____ MATERIAL SUPPLIED

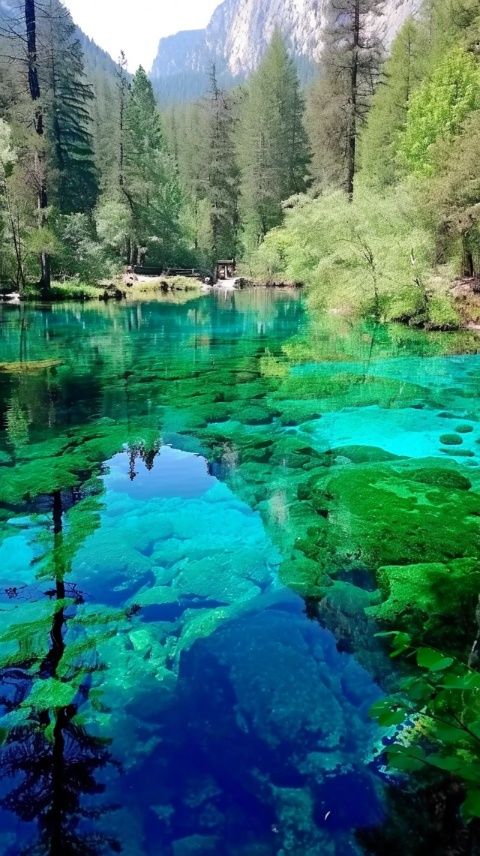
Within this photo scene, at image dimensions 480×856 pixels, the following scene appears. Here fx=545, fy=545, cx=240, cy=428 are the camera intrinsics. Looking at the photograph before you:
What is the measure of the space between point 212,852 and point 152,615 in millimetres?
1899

________
____ MATERIAL SUPPLIED

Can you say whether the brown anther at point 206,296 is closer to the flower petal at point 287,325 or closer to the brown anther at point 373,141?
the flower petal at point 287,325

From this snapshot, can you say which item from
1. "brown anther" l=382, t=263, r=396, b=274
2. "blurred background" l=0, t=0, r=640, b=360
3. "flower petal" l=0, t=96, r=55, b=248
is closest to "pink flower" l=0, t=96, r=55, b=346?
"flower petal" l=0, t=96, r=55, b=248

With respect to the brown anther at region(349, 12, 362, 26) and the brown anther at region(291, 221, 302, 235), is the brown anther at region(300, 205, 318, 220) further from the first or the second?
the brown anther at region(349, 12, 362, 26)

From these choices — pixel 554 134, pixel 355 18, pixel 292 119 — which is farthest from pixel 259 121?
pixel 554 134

________
____ MATERIAL SUPPLIED

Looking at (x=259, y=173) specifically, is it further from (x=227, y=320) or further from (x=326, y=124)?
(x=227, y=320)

________

Pull out each line above that contains the string "flower" and copy it unchanged.

Can you say whether the brown anther at point 206,296 is closer to the flower petal at point 287,325 or closer to the brown anther at point 373,141?
the flower petal at point 287,325
3. "flower petal" l=0, t=96, r=55, b=248
is closest to "pink flower" l=0, t=96, r=55, b=346?
"flower petal" l=0, t=96, r=55, b=248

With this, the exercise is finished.